Defining Normal Reference Ranges
For adults, the typical reference range for total serum IgG concentration generally falls between 700 to 1600 milligrams per deciliter (mg/dL). The specific “normal” range is determined by each individual testing laboratory based on its equipment and population, meaning results must always be interpreted using the lab’s provided figures. Age significantly influences IgG levels, necessitating the use of distinct reference ranges for pediatric patients.
An infant’s IgG level at birth is high, often mirroring the mother’s concentration due to placental transfer. These maternal antibodies naturally degrade over the first few months, causing a temporary dip in the infant’s IgG concentration, known as physiologic hypogammaglobulinemia of infancy. After this low point, the child’s own immune system begins to produce increasing amounts of IgG, reaching adult concentrations in adolescence.
Understanding Elevated IgG Results
An elevated IgG level, termed hypergammaglobulinemia, most commonly indicates an active immune response to a persistent or chronic stimulus. This polyclonal increase means many different B cell clones are producing a variety of antibodies to fight multiple antigens. Chronic infections, such as HIV, hepatitis, or tuberculosis, frequently result in a sustained high IgG level as the body attempts to clear the pathogen.
Chronic inflammatory conditions and autoimmune diseases also drive polyclonal IgG elevation, as the immune system mistakenly targets the body’s own tissues. Systemic lupus erythematosus and rheumatoid arthritis are examples where ongoing immune activation leads to a persistent rise in IgG. A different type of elevation is a monoclonal gammopathy, where a single, abnormal clone of plasma cells produces a massive amount of one specific, non-functional IgG protein. This is a hallmark of certain cancers, such as Multiple Myeloma, and requires further evaluation to distinguish it from a broad polyclonal increase.

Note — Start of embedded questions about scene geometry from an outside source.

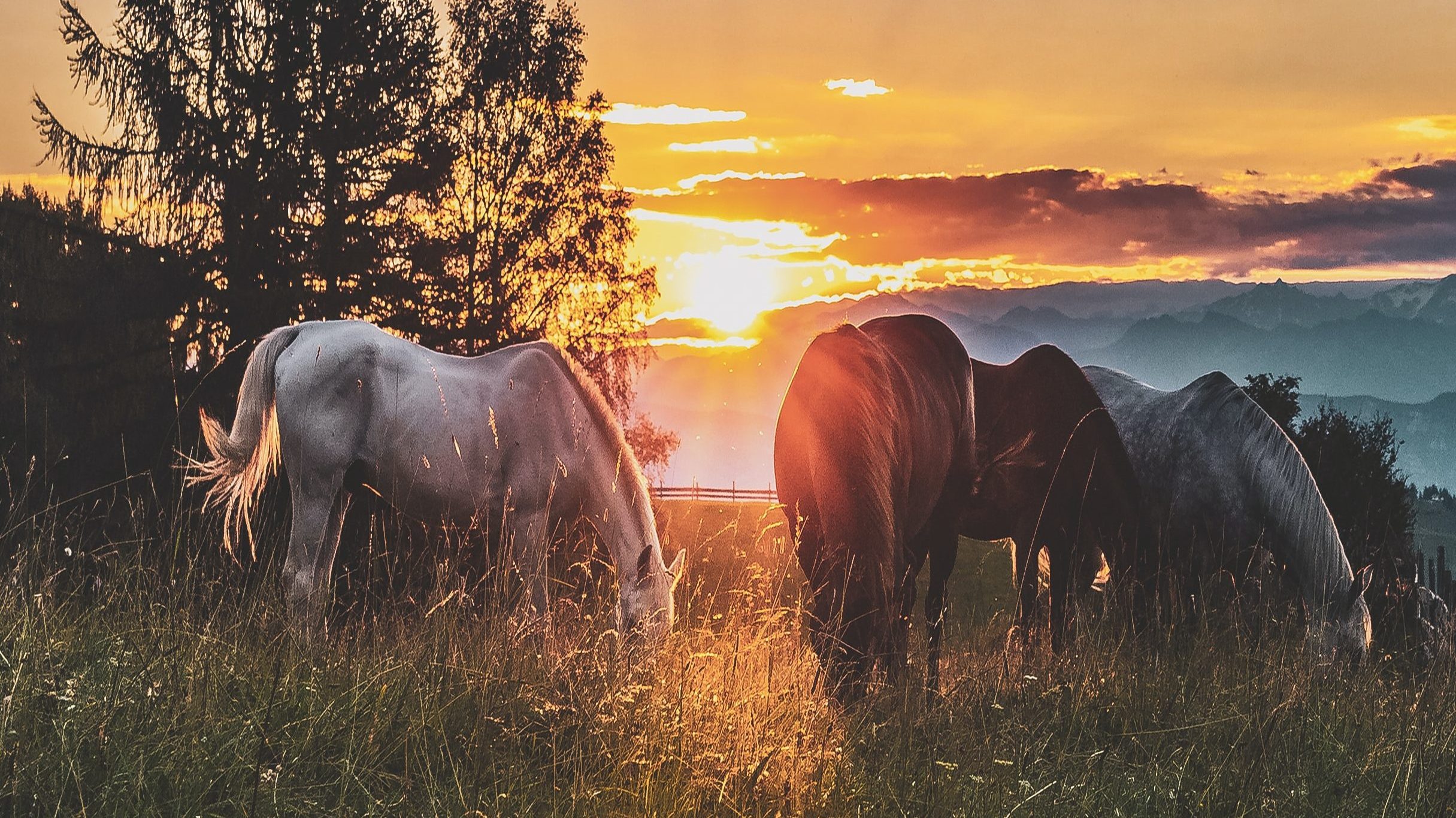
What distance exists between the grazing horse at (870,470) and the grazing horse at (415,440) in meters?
2.08

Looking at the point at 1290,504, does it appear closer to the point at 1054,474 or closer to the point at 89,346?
the point at 1054,474

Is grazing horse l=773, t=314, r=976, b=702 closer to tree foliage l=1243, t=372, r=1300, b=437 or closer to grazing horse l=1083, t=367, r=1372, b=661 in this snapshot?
grazing horse l=1083, t=367, r=1372, b=661

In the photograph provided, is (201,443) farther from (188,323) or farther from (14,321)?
(14,321)

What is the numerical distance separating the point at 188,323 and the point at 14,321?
2962 mm

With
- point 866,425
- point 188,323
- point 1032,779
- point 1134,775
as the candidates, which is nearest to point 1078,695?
point 1134,775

Understanding Depressed IgG Results
Low IgG levels, or hypogammaglobulinemia, significantly impair the body’s ability to defend against encapsulated bacteria and viruses, leading to increased susceptibility to recurrent infections. These deficiencies fall into two main categories: primary (genetic) and secondary (acquired) causes. Primary Immunodeficiencies are inherited disorders that affect the development or function of antibody-producing cells, such as Common Variable Immunodeficiency (CVID). CVID is characterized by low IgG and recurrent bacterial infections, often of the respiratory tract.
Another severe primary deficiency is X-linked agammaglobulinemia (XLA), where the body fails to produce almost all immunoglobulins due to a block in B cell development. Secondary causes of low IgG are more common and result from external factors, including the loss of protein through the body, such as in nephrotic syndrome or protein-losing enteropathy. Certain medications, particularly immunosuppressive drugs used in chemotherapy or transplant rejection, can suppress B cell function and lower IgG production. Hematologic malignancies like chronic lymphocytic leukemia also result in hypogammaglobulinemia by interfering with healthy plasma cell function in the bone marrow.